* Work required
Collect every line in the items below that contains the string "rough". Treat uppercase and lowercase as different.

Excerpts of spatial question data
·····

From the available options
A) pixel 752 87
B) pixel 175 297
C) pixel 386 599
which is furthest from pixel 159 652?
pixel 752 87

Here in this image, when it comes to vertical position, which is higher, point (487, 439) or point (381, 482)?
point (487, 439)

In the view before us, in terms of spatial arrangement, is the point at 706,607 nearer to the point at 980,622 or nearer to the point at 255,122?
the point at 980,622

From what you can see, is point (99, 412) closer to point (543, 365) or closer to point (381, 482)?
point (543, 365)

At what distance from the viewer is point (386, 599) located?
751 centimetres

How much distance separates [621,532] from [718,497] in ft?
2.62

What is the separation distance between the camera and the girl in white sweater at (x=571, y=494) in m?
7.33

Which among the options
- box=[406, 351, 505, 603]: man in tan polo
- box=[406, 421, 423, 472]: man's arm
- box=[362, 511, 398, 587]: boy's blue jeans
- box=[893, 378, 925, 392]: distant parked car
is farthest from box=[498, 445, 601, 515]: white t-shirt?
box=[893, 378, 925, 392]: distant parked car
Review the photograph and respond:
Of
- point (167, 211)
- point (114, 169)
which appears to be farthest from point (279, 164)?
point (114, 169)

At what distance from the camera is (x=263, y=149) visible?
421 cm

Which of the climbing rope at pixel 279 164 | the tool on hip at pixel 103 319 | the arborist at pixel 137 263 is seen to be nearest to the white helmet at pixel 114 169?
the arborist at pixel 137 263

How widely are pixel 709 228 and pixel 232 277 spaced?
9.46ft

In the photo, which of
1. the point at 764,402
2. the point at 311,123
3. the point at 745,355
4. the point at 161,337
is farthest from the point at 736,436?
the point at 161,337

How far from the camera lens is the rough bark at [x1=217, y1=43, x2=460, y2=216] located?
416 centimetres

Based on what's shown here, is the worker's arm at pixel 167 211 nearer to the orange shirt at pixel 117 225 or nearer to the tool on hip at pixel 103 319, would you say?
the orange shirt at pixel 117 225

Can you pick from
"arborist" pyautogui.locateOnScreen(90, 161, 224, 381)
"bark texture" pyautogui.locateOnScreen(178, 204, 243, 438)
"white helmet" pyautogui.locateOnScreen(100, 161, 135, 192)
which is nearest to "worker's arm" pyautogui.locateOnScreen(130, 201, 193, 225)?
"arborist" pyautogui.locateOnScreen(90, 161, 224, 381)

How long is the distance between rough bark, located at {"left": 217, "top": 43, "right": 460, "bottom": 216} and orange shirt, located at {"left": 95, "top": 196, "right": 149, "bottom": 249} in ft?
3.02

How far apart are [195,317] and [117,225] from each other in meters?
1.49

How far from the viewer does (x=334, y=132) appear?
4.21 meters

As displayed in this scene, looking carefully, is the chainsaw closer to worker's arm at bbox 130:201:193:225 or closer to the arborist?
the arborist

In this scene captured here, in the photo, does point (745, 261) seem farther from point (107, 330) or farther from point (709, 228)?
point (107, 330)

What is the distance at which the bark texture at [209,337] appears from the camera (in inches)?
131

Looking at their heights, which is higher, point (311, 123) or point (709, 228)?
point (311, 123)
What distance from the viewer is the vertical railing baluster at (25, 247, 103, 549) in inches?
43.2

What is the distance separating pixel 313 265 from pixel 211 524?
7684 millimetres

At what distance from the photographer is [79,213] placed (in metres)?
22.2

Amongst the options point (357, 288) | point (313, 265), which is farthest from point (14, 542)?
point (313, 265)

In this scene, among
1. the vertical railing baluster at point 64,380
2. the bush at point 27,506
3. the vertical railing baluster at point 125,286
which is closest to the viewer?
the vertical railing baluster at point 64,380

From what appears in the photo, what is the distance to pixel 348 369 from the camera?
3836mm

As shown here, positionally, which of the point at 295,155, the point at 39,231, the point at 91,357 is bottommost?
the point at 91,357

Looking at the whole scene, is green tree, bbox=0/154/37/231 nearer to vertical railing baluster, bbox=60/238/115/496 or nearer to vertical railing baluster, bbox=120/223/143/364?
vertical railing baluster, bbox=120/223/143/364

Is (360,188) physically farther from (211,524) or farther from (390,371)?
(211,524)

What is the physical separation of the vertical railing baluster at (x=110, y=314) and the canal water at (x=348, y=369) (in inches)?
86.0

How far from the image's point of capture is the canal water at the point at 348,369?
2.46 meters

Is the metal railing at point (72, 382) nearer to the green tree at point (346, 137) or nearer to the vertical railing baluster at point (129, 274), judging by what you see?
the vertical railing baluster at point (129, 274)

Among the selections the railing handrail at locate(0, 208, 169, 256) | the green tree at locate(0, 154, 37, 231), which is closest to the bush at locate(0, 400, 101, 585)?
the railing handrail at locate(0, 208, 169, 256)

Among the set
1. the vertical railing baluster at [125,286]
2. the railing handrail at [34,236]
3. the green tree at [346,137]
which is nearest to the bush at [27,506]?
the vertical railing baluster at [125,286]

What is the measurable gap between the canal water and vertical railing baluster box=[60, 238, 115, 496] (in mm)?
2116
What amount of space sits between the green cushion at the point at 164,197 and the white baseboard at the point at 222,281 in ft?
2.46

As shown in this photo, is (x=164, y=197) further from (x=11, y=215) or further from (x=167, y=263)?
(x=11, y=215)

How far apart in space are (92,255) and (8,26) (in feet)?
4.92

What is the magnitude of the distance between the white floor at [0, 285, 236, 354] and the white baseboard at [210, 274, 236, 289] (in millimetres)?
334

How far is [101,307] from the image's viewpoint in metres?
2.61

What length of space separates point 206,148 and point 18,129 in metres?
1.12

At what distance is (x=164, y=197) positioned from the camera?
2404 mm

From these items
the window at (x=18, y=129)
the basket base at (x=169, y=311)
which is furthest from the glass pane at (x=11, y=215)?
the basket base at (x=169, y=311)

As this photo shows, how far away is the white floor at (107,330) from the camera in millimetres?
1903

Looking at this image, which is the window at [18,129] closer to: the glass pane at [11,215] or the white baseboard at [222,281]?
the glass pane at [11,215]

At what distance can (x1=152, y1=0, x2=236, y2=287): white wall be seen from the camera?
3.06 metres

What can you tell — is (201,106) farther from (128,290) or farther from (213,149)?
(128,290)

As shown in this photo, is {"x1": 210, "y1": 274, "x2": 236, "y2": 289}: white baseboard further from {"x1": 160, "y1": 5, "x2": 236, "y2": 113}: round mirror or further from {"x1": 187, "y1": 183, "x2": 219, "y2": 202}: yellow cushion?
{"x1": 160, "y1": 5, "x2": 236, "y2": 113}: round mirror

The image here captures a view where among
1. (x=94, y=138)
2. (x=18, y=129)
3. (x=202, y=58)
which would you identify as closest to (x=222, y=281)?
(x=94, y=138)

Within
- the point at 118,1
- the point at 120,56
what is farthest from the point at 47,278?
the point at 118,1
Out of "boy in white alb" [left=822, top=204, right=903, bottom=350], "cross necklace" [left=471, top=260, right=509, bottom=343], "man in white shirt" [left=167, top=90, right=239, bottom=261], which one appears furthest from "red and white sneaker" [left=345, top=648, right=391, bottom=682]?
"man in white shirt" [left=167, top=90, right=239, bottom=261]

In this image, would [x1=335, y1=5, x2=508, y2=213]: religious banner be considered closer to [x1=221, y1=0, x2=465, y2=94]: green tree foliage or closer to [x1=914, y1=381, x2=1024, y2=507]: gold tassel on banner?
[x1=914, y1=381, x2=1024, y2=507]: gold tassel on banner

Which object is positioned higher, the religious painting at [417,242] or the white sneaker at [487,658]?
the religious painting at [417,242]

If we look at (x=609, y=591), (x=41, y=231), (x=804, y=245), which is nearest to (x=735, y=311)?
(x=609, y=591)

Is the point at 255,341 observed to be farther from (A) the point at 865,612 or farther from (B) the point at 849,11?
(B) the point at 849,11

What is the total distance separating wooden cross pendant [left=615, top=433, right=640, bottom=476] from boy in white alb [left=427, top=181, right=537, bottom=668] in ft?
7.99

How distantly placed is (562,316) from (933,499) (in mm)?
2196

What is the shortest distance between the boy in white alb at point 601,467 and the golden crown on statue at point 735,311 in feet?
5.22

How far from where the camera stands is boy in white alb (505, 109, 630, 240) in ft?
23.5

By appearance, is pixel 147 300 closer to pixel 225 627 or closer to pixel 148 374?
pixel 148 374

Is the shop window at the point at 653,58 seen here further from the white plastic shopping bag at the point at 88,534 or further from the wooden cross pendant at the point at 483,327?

·····

* The response
How far from the camera lens is the rough bark at [x1=217, y1=43, x2=460, y2=216] located?
How long is the distance between rough bark, located at {"left": 217, "top": 43, "right": 460, "bottom": 216} and orange shirt, located at {"left": 95, "top": 196, "right": 149, "bottom": 249} in ft?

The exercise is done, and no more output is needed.